OpenAI’s ChatGPT has met the 60% passing threshold for the United States Medical Licensing Exam taken by all medical students and physicians-in-training, offering a glimpse of the bot’s potential to work in medical education and clinical practice.

The chatbot provided responses that make coherent, internal sense and contain frequent insights, according to a study published yesterday in the open-access journal PLOS Digital Health by Tiffany Kung, Victor Tseng, and colleagues at AnsibleHealth.

Kung and her team tested the performance of ChatGPT on the USMLE, a set of three highly standardised and regulated exams required to practice medicine in the United States. The USMLE, which is taken by medical students and physicians-in-training, assesses knowledge across a range of medical disciplines, including biochemistry, diagnostic reasoning, and bioethics.

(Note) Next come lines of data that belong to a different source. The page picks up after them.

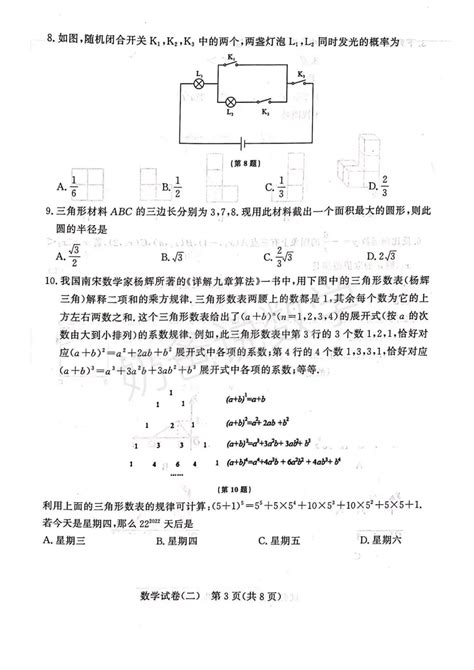 新赛道2023年武汉市中考模拟数学试卷二）（附答案）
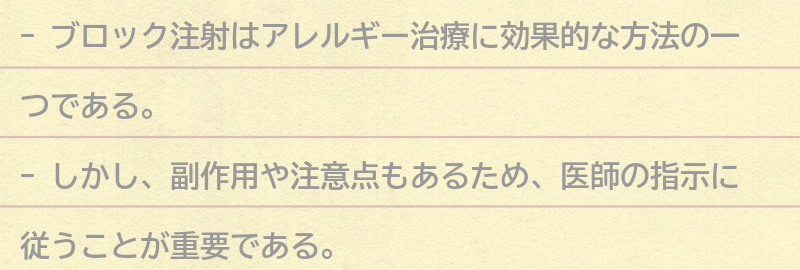 ブロック注射の副作用と注意点の要点まとめ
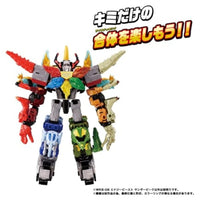 トランスフォーマー ワイルドキング WKB-08 エナジービースト サンダービーク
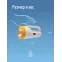 Фонарь-прожектор аккумуляторный , 3W LED, аккум. 4V 2Ah, 240Lm, 16 часов,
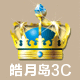 皓月岛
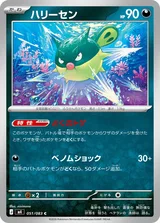 ハリーセン C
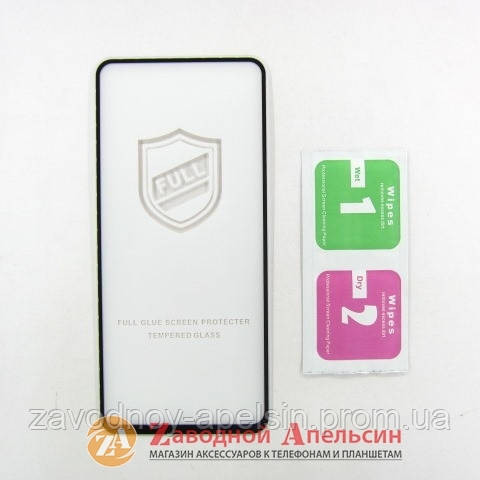 Защитное стекло Xiaomi Redmi Note 9 pro 9S Full Glue Glass Одесса - изображение 2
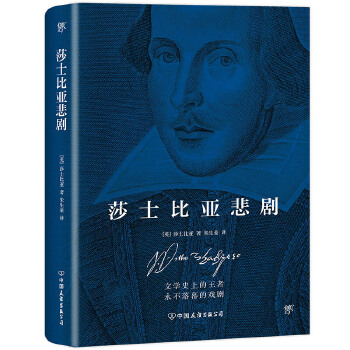莎士比亚悲剧(仅适用PC阅读)(pdf+txt+epub+azw3+mobi电子书在线阅读下载)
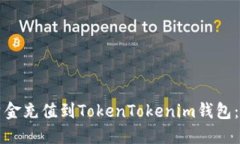 如何将资金充值到TokenTokenim钱包:详细指南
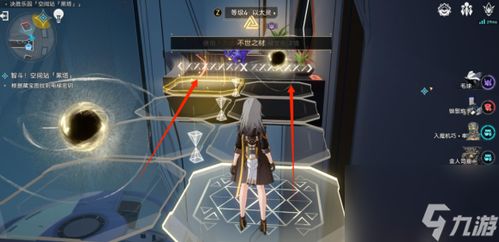 《崩坏星穹铁道》以太战线矿区攻略：高效通关秘籍！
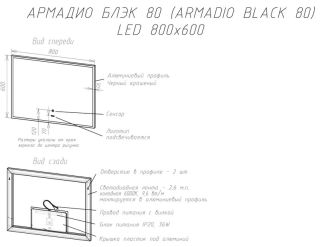 Зеркало с подсветкой Sintesi Armadio Black SIN-SPEC-ARMADIO-black-80 80см чёрный Зеркало с подсветкой Sintesi Armadio Black SIN-SPEC-ARMADIO-black-80 80см чёрный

After removing image-based questions, the researchers tested ChatGPT on 350 of the 376 publicly available questions from the June 2022 USMLE release. After eliminating indeterminate responses, ChatGPT scored between 52.4% and 75.0% on the three USMLE exams, with the passing threshold each year being around 60%.

ChatGPT also showed 94.6% agreement in its responses and produced at least one new, non-obvious and clinically valid insight for 88.9% of its answers. It is worth mentioning that ChatGPT outperformed PubMedGPT's model, which was trained exclusively on biomedical domain literature and scored 50.8% on an older dataset of USMLE-style questions.

ChatGPT's future as clinical advisor

Despite the limited scope of analysis due to the small input size, the authors believe their findings offer a glimpse of ChatGPT's potential to improve medical education and, eventually, clinical practice. For instance, clinicians at AnsibleHealth already use ChatGPT to reword jargon-heavy reports for better patient understanding.

The authors say reaching the passing score for this notoriously tricky expert exam, and doing so without any human reinforcement, marks a notable milestone in clinical AI.

"ChatGPT contributed substantially to the writing of [our] manuscript, says Kung. “We interacted with ChatGPT much like a colleague, asking it to synthesise, simplify, and offer counterpoints to drafts in progress. All of the co-authors valued ChatGPT's input."